PAGE ▸
-- -- --
The cross-section SEM micrographs of the composites are shown in Fig.2. It can be seen that the composites consist of a brighter Al₂O₃ phase and dark γ+(γ+α₂) grains. Seen from Fig.2(a), Al₂O₃ particles tend to distribute on grain boundaries and the average size of Al₂O₃ and grain is 0.7 μm and 6 μm, respectively. With increasing Nb₂O₅ content, the mass fraction of TiAl phase slightly decreases and Ti₃Al phase increases. On the other hand, the mass fraction of Al₂O₃ and NbAl₃ phase increases gradually. A part of Al react with Nb₂O₅ resulting in the decreasing concentration of Al solution. Simultaneously, the grains of the composites are remarkably refined with an average grain size of 2.5 μm. The distribution of Al₂O₃ particles are more uniform, and the average size of Al₂O₃ decreases to 0.4 μm. The brighter area changes from an agglomerating state to an interpenetrating network structure.
-- -- --
(Dataset excerpt)
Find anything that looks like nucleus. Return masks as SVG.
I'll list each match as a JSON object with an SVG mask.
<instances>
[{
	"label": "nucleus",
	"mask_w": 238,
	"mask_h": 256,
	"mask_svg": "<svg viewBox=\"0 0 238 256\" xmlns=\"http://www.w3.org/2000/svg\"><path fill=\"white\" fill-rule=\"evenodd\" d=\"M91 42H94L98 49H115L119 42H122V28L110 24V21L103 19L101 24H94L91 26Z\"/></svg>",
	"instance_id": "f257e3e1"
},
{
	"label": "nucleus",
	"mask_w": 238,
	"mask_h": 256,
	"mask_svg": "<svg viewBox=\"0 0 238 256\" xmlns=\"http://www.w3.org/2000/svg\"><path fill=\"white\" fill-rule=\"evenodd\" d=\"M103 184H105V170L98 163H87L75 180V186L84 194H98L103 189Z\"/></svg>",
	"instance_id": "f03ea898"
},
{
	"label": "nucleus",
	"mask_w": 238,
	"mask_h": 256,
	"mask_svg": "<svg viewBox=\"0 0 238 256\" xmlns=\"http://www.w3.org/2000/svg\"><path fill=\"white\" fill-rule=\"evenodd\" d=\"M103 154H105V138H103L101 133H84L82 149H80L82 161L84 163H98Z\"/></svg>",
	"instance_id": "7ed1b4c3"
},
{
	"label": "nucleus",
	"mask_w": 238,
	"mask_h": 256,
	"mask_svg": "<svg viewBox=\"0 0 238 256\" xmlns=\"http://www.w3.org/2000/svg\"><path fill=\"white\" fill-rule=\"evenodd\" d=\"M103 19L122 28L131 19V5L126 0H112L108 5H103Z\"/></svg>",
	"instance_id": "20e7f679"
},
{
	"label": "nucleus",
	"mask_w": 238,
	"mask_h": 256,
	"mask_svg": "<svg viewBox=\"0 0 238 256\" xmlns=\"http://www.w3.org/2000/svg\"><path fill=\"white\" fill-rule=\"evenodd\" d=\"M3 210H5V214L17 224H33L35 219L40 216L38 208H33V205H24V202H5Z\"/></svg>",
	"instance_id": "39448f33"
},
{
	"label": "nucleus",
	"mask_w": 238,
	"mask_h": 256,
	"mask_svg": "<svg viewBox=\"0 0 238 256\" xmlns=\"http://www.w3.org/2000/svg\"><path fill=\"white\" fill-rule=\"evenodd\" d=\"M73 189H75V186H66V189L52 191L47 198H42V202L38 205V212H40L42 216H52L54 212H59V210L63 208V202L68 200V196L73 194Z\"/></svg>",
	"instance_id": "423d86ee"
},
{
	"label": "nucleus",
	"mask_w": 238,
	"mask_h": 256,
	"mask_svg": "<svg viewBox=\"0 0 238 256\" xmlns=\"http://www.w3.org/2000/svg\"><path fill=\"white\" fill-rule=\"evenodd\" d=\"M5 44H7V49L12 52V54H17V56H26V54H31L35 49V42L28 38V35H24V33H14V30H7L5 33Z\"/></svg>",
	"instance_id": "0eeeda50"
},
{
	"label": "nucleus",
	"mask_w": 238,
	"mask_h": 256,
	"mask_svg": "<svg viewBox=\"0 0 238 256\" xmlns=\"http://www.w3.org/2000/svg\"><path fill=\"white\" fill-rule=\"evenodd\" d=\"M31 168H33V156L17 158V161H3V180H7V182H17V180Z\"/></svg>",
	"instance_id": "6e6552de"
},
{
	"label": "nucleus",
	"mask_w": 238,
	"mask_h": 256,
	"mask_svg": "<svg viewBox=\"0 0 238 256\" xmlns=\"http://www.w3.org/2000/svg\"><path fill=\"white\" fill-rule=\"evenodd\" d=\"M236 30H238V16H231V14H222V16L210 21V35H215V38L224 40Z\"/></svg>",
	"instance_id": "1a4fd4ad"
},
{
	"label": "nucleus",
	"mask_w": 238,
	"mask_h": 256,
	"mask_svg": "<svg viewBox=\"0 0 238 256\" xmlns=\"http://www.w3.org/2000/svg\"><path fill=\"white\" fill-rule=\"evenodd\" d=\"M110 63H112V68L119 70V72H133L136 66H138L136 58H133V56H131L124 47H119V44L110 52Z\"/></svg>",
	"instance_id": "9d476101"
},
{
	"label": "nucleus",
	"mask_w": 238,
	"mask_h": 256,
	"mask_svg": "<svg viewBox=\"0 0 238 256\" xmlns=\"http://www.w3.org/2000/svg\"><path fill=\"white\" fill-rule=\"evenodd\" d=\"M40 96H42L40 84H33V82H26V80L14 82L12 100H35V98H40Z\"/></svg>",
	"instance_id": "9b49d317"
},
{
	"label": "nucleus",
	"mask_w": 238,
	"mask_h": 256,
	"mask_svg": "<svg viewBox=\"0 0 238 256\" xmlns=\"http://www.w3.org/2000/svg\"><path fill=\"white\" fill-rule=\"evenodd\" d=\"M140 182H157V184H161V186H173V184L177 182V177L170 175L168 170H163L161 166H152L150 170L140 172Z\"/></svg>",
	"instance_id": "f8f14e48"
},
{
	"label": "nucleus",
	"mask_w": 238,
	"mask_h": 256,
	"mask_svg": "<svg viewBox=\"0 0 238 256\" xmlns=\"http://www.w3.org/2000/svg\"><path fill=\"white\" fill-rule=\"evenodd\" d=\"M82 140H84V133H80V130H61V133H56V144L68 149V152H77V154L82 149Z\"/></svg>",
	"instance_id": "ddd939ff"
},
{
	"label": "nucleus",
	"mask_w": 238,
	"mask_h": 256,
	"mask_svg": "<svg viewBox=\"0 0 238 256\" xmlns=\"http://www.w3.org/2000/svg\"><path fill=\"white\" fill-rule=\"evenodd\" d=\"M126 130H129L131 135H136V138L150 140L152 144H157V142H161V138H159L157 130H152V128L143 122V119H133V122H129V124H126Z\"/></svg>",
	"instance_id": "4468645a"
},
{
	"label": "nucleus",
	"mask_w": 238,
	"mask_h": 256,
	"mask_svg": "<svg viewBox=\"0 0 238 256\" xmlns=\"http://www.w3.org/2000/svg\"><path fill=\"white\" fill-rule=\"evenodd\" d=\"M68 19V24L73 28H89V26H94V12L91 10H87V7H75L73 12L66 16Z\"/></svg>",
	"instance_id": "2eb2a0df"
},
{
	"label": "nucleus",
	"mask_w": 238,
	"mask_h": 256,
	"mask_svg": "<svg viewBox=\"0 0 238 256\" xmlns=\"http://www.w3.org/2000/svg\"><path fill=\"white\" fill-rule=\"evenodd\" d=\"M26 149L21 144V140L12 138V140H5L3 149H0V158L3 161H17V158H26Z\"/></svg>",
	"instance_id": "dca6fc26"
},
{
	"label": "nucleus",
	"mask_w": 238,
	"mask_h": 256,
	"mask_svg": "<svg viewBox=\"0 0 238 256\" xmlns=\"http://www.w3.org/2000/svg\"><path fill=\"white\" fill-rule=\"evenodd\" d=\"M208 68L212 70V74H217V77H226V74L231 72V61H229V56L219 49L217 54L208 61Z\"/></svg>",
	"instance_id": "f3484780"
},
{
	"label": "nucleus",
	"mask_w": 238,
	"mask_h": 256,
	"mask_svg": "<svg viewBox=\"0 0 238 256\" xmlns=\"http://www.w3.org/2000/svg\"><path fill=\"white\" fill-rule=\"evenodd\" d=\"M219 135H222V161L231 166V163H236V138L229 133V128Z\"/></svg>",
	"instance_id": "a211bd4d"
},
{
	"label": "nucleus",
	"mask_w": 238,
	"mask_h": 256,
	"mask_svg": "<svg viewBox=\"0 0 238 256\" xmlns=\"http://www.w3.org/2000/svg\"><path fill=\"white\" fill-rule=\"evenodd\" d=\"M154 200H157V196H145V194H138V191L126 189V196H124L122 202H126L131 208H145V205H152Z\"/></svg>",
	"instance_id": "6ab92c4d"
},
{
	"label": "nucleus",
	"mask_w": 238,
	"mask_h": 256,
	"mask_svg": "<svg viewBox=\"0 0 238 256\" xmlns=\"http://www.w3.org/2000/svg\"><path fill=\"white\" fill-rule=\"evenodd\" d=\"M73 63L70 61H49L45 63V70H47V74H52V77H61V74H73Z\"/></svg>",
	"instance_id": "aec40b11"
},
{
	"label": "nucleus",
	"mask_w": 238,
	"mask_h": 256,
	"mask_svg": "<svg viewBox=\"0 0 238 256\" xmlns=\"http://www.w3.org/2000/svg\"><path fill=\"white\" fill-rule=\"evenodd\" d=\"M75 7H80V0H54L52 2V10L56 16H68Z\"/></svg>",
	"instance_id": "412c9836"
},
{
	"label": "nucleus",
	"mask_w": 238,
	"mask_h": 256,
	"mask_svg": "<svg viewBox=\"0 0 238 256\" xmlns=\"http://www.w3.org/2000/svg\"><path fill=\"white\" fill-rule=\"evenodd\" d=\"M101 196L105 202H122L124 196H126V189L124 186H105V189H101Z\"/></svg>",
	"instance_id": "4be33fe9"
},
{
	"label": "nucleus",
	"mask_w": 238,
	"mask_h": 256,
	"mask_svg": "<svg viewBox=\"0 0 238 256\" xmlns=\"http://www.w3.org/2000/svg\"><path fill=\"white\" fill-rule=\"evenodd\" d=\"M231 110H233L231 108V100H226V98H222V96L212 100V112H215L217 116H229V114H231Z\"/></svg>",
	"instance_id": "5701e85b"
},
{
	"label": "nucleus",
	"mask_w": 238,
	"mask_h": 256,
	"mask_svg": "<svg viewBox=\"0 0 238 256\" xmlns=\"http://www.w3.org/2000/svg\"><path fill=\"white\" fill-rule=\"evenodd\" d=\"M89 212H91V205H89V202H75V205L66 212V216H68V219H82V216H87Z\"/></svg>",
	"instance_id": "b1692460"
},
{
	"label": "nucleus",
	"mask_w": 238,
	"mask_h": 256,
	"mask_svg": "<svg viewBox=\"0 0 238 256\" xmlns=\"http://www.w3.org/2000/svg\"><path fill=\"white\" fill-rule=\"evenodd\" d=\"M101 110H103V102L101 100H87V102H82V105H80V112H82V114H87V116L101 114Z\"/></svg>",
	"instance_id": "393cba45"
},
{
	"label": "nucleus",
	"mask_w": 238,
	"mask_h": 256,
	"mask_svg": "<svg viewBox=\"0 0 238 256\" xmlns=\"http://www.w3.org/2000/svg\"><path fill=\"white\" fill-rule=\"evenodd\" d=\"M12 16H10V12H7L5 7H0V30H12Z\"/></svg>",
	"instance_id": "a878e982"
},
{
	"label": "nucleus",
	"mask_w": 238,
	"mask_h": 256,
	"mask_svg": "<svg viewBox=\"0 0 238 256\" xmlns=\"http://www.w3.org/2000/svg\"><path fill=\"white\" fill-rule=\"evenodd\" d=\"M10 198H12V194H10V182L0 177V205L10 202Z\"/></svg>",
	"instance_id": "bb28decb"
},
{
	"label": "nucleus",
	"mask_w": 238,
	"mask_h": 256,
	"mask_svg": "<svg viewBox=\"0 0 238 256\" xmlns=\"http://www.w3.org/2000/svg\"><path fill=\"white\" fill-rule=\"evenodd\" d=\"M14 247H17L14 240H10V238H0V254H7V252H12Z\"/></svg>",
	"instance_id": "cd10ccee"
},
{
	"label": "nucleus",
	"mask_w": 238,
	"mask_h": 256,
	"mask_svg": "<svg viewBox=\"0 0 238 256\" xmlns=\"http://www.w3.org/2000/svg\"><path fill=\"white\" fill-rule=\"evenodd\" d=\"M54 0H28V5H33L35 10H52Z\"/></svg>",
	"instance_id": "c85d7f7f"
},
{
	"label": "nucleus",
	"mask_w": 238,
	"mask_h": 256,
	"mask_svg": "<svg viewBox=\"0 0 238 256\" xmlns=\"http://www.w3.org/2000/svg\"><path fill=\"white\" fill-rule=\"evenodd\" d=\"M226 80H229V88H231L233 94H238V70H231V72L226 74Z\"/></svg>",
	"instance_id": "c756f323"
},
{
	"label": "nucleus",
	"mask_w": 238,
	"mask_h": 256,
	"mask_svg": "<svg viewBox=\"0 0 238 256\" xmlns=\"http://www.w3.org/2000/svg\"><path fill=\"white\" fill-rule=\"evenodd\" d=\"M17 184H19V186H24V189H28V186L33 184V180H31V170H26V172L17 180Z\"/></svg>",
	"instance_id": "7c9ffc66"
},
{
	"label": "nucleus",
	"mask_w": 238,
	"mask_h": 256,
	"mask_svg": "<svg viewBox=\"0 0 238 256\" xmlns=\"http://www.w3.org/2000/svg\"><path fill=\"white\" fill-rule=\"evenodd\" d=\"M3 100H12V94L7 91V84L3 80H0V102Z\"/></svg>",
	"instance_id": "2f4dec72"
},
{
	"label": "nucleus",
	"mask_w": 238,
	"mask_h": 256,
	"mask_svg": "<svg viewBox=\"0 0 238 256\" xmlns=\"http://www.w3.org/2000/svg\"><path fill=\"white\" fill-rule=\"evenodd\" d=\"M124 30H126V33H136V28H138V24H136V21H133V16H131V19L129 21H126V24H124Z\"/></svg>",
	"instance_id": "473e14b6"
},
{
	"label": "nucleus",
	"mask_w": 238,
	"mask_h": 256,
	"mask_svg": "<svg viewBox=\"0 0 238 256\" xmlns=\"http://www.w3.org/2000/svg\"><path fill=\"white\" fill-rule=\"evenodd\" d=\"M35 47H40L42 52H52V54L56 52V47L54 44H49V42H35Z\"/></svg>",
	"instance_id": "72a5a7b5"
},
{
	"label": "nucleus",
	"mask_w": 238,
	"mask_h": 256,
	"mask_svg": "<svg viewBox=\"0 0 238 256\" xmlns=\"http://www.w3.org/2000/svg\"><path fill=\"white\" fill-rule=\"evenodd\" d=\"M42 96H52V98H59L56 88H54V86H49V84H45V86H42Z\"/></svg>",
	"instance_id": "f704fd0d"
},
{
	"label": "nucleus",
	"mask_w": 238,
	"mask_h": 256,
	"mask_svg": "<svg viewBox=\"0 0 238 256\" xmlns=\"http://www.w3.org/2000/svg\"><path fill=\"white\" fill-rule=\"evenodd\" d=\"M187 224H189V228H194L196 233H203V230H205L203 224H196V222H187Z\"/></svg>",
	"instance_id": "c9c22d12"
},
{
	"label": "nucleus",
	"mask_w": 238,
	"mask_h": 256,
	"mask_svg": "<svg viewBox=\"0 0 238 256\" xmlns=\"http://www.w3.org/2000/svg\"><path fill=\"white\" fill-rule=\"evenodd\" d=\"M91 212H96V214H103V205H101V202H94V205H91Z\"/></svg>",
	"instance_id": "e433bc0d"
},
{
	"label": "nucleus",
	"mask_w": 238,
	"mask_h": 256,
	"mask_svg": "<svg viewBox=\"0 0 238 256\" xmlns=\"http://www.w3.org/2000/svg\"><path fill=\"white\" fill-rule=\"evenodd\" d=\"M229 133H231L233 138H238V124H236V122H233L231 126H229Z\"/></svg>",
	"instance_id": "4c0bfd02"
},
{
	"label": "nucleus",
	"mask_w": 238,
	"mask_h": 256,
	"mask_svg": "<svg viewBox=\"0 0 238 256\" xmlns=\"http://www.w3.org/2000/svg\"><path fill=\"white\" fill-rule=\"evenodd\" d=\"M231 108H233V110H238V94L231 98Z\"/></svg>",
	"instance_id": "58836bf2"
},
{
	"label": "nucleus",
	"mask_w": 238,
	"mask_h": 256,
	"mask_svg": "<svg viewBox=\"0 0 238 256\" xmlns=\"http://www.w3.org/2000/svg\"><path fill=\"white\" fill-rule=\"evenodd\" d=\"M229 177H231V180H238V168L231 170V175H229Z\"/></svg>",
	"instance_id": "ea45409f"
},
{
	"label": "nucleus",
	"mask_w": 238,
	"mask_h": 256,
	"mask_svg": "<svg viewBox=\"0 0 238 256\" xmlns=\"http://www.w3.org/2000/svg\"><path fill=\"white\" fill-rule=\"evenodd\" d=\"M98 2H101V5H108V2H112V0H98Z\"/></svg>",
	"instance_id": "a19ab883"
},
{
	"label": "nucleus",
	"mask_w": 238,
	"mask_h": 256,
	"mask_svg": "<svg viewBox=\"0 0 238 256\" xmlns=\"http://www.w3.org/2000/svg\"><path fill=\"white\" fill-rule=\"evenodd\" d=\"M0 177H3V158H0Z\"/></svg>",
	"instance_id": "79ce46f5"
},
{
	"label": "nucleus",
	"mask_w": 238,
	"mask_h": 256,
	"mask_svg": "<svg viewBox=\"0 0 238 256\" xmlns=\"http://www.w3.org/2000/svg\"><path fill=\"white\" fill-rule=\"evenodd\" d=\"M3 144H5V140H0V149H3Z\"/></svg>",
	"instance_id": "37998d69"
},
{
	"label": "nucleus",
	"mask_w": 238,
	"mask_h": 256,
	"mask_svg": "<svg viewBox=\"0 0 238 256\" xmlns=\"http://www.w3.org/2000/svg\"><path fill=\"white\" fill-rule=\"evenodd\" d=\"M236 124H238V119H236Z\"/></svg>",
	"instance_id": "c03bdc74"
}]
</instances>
-- -- --
WHAT YOU ARE ASKED TO DO ▸
Please resume the passage on the SEM micrographs of the Al₂O₃ composites above, picking up right after its last sentence.

RIGHT ANSWER ▸
Fig.3 represents the optical micrographs (OM) of Al₂O₃-TiAl in situ composites. With increasing Nb₂O₅ content, the mass fraction of Al₂O₃ phase increases judged from the increasing of black section. It significantly indicates the distribution of Al₂O₃ particles improves from high glomeration (Fig.3(a)) to diffusion distribution (Figs.3(c) and (d)). And the number of spherical Al₂O₃ particles dispersing in the matrix has increased significantly attributed to the evolution of more amounts of reinforcements in the matrix, which is due to the more favorable kinetics of the in situ reaction at higher temperatures. The matrix exhibits a duplex structure consisting of the lamellar phases containing α₂/γ and colonies equiaxed γ grain. Seen from Fig.3(a), it presents a colony structure. When the Nb₂O₅ content is higher than 6%, the flake-like colony structure vanishes and the composites have a fine-grained microstructure with an inhomogeneous size distribution.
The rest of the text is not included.